Here are three seemingly unrelated stories:
Last week, Turkish President Erdoğan demanded the deletion of a German satirical video mocking him for his controversial actions restricting freedom of speech and other human rights in his country. The German government did not comply with his request. In fact, Erdoğan achieved the exact opposite: his reaction to the video inadvertently drew further public attention to it, making it all the more popular in the rest of the world. (I guess the president has never heard of Barbra Streisand.)
Group chat is great for getting quick feedback, managing crises that require immediate attention (such as outages), and sharing funny pictures of cats. At the same time, group chat can lead to mental fatigue, fear of missing out, and an ASAP culture that is all about now. The companies behind popular chat tools like Slack or HipChat are unlikely to highlight these negative consequences.
Viagra was originally developed to lower blood pressure. Nearly any drug has side effects. Some of them are negative, others are beneficial. Viagra, the little blue pill, turned out to be the first effective treatment against erectile dysfunction – a totally unexpected outcome.
What do these three stories have in common? They are examples of unintended consequences.
Not what you thought
Unintended consequences, sometimes also called unanticipated consequences, are results that are not the ones foreseen by specific actions. In other words, you do X to achieve Y, but what you get instead, or additionally, is Z.
There are three types of unintended consequences, and I already gave you one example for each type in the stories above:
- Unexpected benefit: A positive, unexpected benefit. Viagra falls into this category. Its surprising discovery can be attributed in large parts to luck.
- Unexpected drawback: A negative, unexpected disadvantage occurring in addition to the desired effect. Group chat, while being a great invention, also suffers from unintended consequences such as mental exhaustion.
- Perverse result: A perverse effect contrary to what was originally intended. Erdoğan tried to wipe an unpleasant video from the internet – and it backfired big time.
Now you might wonder how any of this fits into the overall theme of running production systems. Trust me, it matters more than you might think – but read on.

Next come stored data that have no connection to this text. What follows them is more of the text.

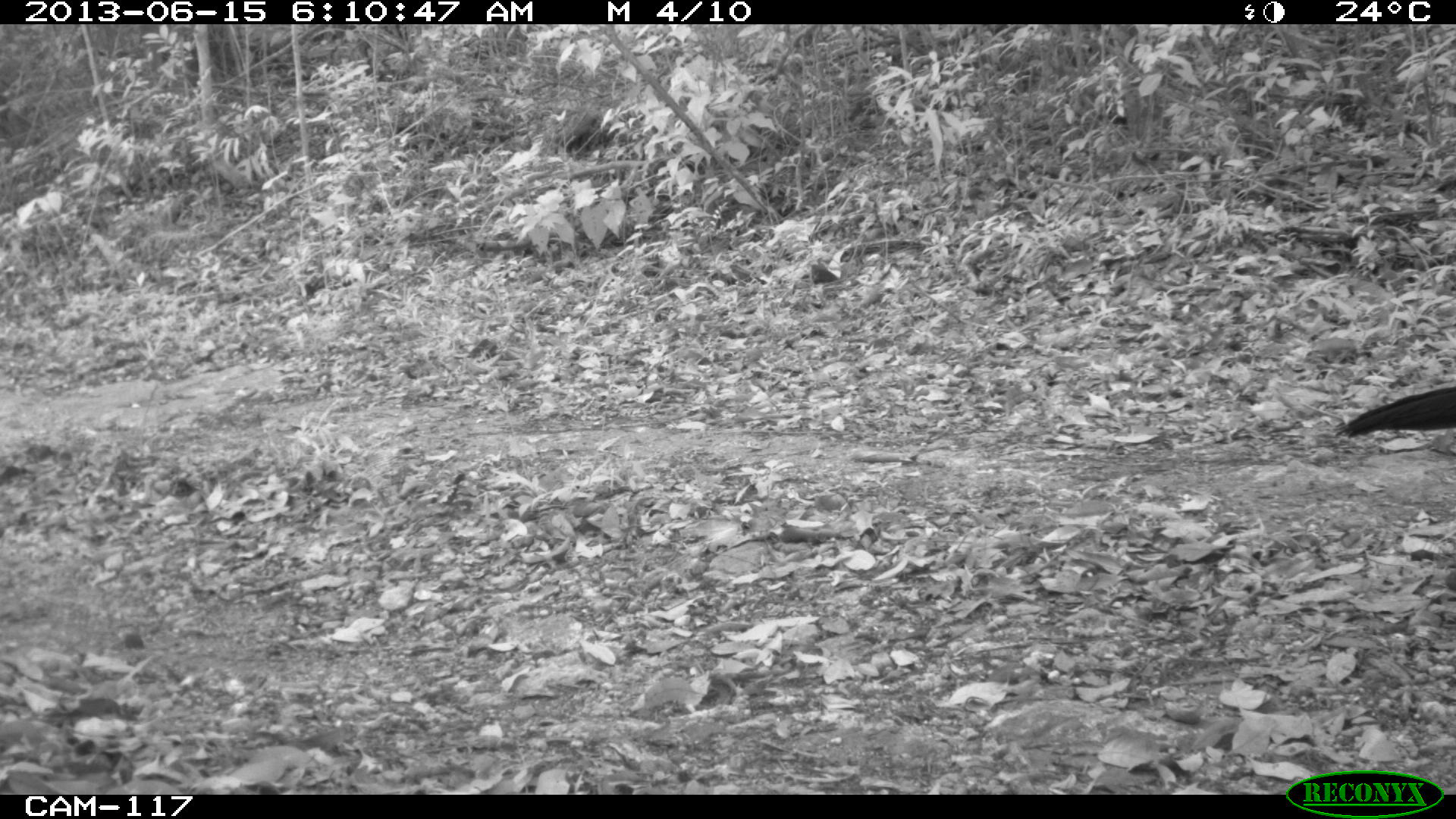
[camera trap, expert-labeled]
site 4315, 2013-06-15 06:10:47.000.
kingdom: Animalia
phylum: Chordata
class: Aves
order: Galliformes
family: Cracidae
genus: Crax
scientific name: Crax rubra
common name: great curassow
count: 3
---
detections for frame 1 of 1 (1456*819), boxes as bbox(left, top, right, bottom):
crax rubra: bbox(1327, 382, 1455, 439)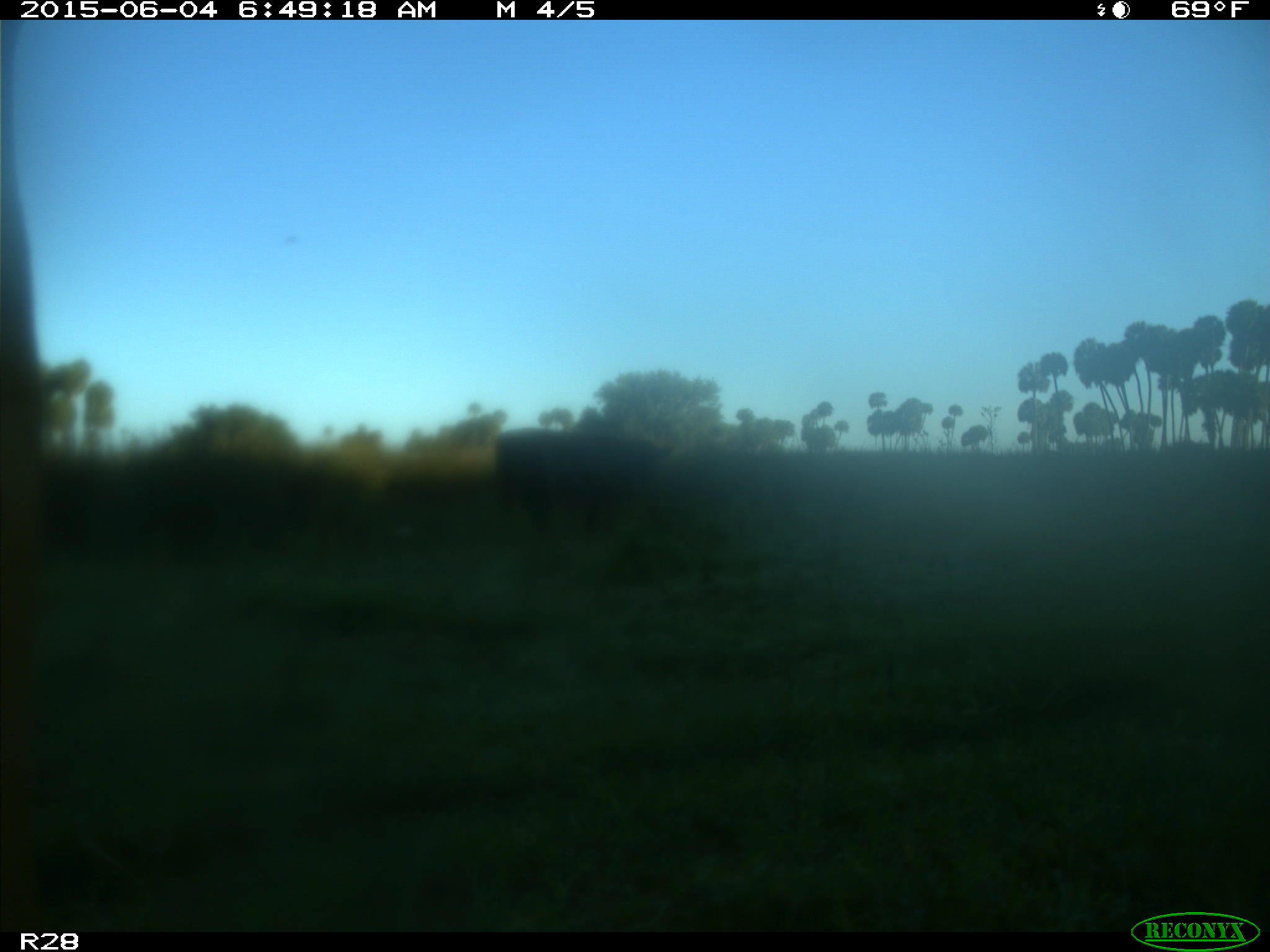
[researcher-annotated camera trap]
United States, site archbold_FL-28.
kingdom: Animalia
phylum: Chordata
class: Mammalia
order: Artiodactyla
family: Bovidae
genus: Bos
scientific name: Bos taurus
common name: domestic cow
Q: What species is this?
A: Bos taurus (domestic cow).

The challenge of web systems
In web systems, or any complex software system for that matter, we have to deal with unintended consequences all the time. While we do enjoy unexpected benefits from time to time – fixing bug X accidentally solves problem Y as well – it’s the unexpected drawbacks that are more apparent, and thus more interesting. In web systems, outages are probably the most common manifestation of unintended consequences.

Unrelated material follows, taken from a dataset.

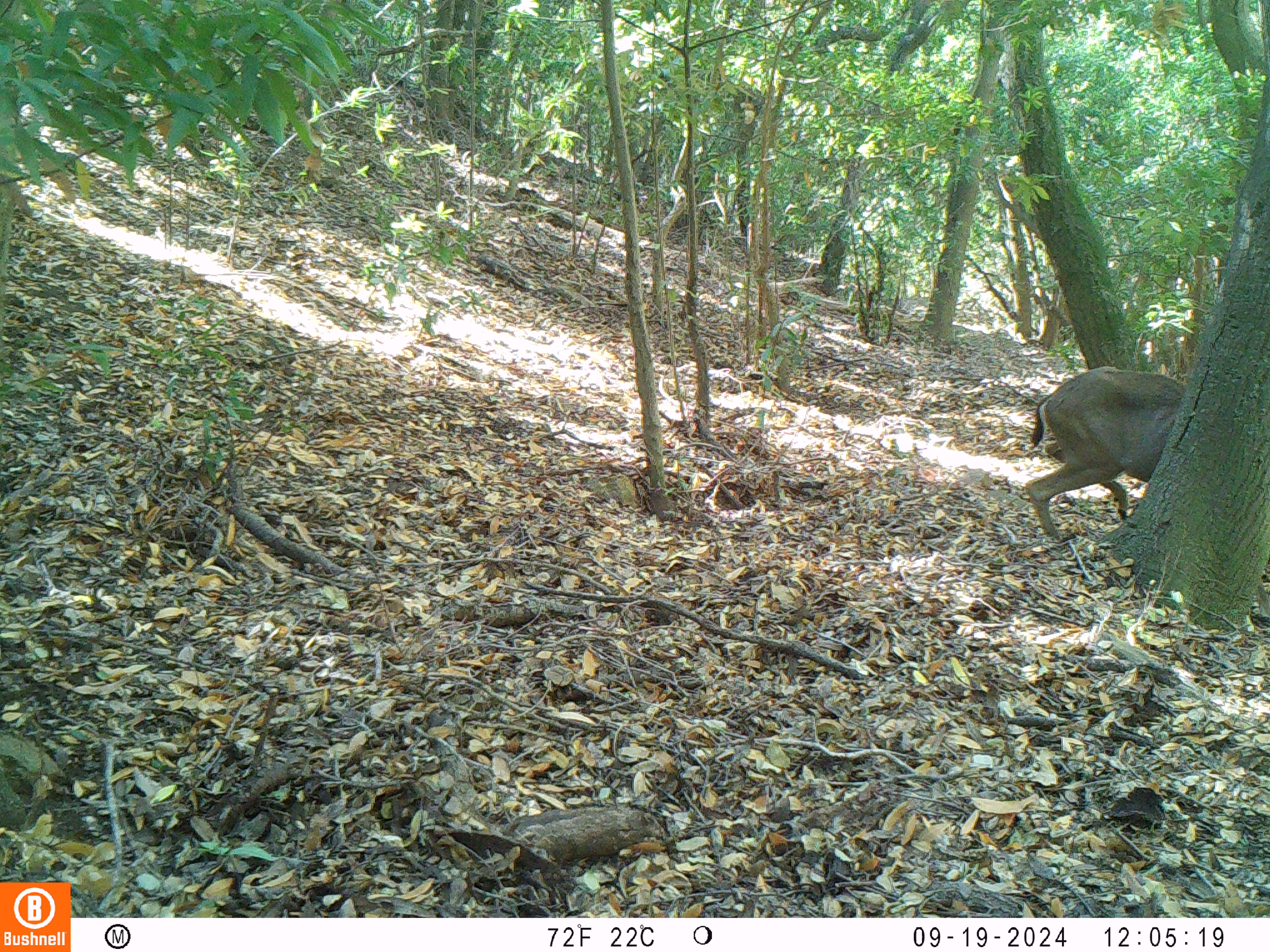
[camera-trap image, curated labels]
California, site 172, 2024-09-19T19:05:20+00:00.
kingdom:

The majority of outages are self-inflicted. At some point, someone did something and it had an unintended consequence. You push a bad configuration or deploy a buggy Docker image and all of a sudden the website goes down. It has happened to all of us. I, for one, have certainly caused my fair share of outages, despite being a very careful person.

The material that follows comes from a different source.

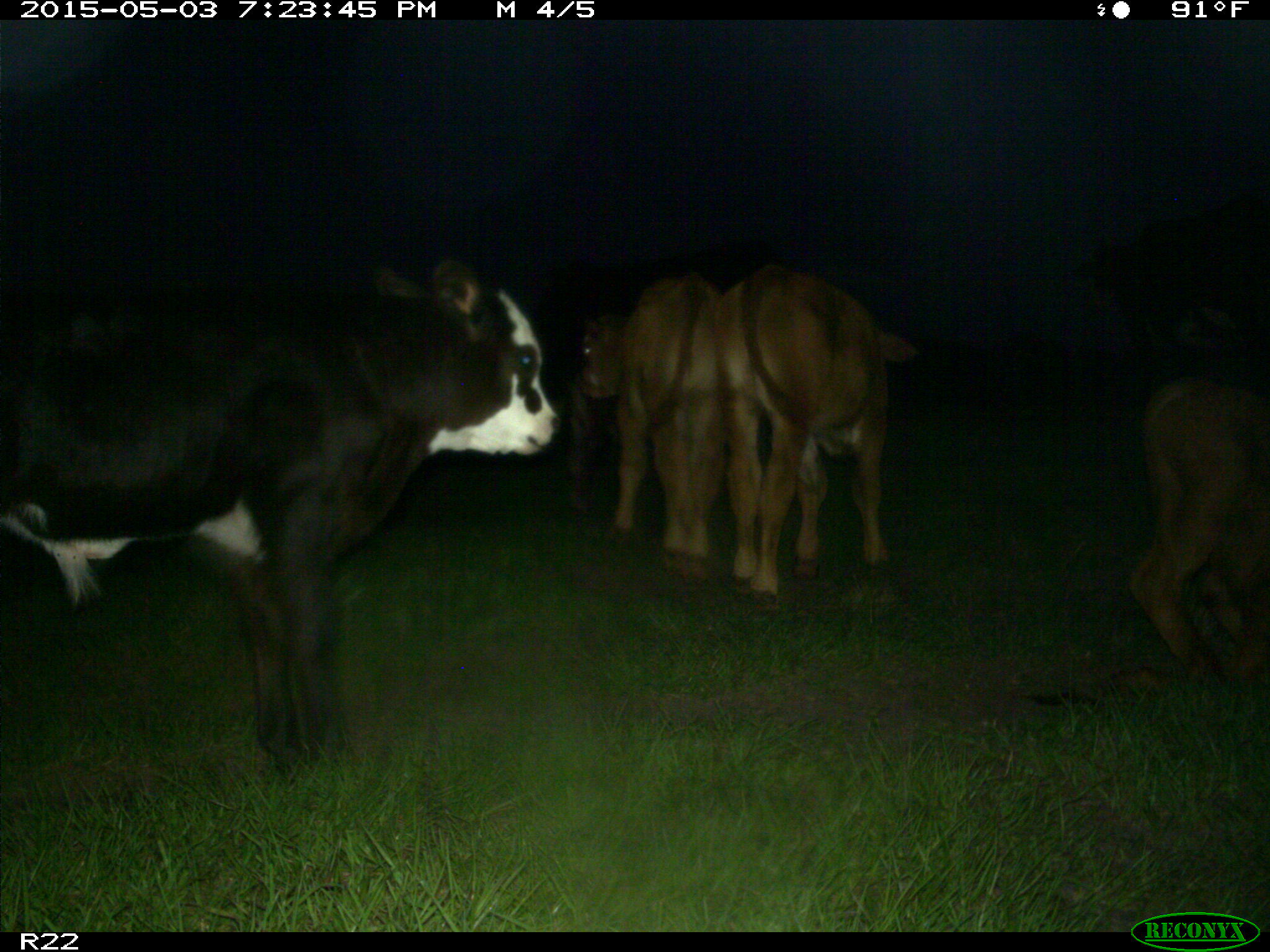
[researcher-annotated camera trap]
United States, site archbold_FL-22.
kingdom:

But why is it that deliberate changes to web systems will often have negative consequences?
The challenge is that web systems are inherently complex. These systems are composed of many moving parts that work together to form an intricate whole. There’s a high rate of change and often a variety of processes leading to those changes. This makes it hard – if not impossible – to fully understand how all the bits and pieces resonate with each other under different conditions. Put another way, web systems are largely intractable, which is a major reason why outages – be they self-inflicted or not – are both unavoidable and unpredictable.
(Then there’s also the butterfly effect, which says that small causes can have large effects, but I won’t go into that here.)
Decouple all the things
So the trouble is that we’re thinking about a change we’re going to make, but we don’t necessarily anticipate the negative consequences it might have on the system as a whole. In software engineering, there’s a term for this: coupling. We fail to anticipate difficulties because we don’t think about how coupled a piece of software is to the rest of the system.
If we want to build reliable systems – systems that minimize the risk of self-inflicted outages – we have to remove the coupling. We have to decouple all the things.
A decoupled system allows changes to be made to any one component without having an effect on any other component. By isolating each individual piece, we no longer have to keep all these complicated models in our head. Instead, we only have to know the internals of the one component we want to modify (and the interfaces it uses). This in turn reduces the probability of unintended consequences.
A prime example of decoupling at work is Kubernetes, the container cluster manager from Google.
Kubernetes makes it easy to build reliable distributed systems by enabling people to create decoupled distributed systems. Developers can, for example, talk to the Kubernetes API to deploy their application containers, and they can do so without having to worry about cluster nodes, host OS/kernel, or underlying hardware. This way, Kubernetes allows us to decouple operations and separate concerns in terms of teams.
Kubernetes is worth a look if you want fewer outages and other surprises in your ops life.
For more on this topic, I highly recommend watching this presentation by Brendan Burns. He inspired me to think about unintended consequences and write about them here.